** START Records provided **
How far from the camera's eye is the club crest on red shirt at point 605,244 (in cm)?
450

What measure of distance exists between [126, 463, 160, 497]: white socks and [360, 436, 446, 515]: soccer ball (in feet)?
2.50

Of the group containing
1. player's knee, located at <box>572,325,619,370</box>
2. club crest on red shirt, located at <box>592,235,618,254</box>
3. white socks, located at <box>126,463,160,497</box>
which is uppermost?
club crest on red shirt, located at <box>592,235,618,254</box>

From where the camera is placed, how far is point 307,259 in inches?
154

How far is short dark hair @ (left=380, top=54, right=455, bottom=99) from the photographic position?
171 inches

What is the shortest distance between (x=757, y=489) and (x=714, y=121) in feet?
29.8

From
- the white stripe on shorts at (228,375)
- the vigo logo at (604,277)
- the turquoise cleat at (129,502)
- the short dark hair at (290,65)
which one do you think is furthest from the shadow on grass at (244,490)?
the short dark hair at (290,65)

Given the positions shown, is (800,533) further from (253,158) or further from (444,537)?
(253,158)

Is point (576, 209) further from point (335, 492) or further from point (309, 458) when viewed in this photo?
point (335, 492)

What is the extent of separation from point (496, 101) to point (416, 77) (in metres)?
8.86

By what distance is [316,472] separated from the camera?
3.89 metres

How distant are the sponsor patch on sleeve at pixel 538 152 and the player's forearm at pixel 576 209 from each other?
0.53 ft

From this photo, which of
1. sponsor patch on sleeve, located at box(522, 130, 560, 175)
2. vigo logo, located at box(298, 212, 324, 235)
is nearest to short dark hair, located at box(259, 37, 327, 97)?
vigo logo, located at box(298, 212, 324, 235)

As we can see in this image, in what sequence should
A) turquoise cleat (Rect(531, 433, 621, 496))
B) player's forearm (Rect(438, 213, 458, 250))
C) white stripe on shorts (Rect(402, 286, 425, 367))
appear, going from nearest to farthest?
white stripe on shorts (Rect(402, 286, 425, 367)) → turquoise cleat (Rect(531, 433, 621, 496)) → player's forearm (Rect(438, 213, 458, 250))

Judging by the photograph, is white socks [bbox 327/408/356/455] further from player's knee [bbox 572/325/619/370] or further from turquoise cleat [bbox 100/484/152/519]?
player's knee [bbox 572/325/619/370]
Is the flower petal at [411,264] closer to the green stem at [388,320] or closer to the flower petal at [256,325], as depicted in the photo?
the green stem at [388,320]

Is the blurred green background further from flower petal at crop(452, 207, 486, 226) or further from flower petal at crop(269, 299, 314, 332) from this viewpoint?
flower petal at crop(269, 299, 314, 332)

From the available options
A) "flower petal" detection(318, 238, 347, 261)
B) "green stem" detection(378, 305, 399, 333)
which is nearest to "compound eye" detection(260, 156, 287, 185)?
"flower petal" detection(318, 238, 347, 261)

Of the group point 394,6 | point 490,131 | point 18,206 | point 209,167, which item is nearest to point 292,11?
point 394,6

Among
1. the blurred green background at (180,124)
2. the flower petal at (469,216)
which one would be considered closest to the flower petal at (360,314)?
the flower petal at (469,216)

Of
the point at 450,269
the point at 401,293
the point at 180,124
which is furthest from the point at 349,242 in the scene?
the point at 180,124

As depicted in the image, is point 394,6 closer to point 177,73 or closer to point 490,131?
** END Records provided **
** START Records provided **
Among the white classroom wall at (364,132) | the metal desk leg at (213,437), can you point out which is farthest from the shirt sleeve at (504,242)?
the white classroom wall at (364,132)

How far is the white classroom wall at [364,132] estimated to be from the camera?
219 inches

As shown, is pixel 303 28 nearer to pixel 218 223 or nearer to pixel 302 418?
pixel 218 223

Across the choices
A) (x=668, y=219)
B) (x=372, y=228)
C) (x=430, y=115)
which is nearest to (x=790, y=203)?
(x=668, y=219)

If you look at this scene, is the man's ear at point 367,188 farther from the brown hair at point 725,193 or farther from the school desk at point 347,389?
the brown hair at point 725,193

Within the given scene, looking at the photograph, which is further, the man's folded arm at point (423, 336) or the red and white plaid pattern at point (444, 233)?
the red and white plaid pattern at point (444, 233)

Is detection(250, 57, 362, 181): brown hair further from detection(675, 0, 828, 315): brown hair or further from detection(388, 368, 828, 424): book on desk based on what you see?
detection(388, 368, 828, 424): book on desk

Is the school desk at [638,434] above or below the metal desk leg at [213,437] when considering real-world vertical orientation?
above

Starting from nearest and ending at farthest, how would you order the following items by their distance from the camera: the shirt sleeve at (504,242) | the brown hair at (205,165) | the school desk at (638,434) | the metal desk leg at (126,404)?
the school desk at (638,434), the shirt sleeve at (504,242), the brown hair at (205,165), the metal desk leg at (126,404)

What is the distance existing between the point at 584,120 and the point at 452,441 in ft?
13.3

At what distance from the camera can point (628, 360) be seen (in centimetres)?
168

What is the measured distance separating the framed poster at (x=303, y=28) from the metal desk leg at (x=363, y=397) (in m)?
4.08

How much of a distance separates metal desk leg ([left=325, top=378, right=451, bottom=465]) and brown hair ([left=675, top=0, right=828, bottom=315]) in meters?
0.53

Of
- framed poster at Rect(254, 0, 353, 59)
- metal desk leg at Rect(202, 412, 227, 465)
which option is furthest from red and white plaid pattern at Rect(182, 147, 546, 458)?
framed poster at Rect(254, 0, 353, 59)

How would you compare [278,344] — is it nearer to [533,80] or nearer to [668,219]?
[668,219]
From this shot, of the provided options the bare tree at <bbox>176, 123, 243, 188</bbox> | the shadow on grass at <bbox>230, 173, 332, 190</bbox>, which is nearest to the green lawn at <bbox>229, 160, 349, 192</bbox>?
** END Records provided **
** START Records provided **
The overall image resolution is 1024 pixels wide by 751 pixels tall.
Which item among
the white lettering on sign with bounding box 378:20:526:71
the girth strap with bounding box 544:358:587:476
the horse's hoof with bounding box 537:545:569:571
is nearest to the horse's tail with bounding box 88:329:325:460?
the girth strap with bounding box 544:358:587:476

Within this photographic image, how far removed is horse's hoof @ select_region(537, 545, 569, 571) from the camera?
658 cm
** END Records provided **
Required work
Could you extract the lines above that start at the one containing "As shown, is" and end at the one containing "the school desk at (638,434), the", copying each verbatim?

The completed task
As shown, is pixel 303 28 nearer to pixel 218 223 or nearer to pixel 302 418?
pixel 218 223

Across the choices
A) (x=668, y=219)
B) (x=372, y=228)
C) (x=430, y=115)
which is nearest to (x=790, y=203)?
(x=668, y=219)

If you look at this scene, is the man's ear at point 367,188 farther from the brown hair at point 725,193 or farther from the school desk at point 347,389?
the brown hair at point 725,193

Within the given scene, looking at the photograph, which is further, the man's folded arm at point (423, 336) or the red and white plaid pattern at point (444, 233)?
the red and white plaid pattern at point (444, 233)

Is detection(250, 57, 362, 181): brown hair further from detection(675, 0, 828, 315): brown hair or further from detection(388, 368, 828, 424): book on desk based on what you see?
detection(388, 368, 828, 424): book on desk

Is the school desk at [638,434] above or below the metal desk leg at [213,437] when considering real-world vertical orientation?
above

Starting from nearest and ending at farthest, how would you order the following items by their distance from the camera: the shirt sleeve at (504,242) | the brown hair at (205,165) | the school desk at (638,434) | the metal desk leg at (126,404)?
the school desk at (638,434), the shirt sleeve at (504,242), the brown hair at (205,165), the metal desk leg at (126,404)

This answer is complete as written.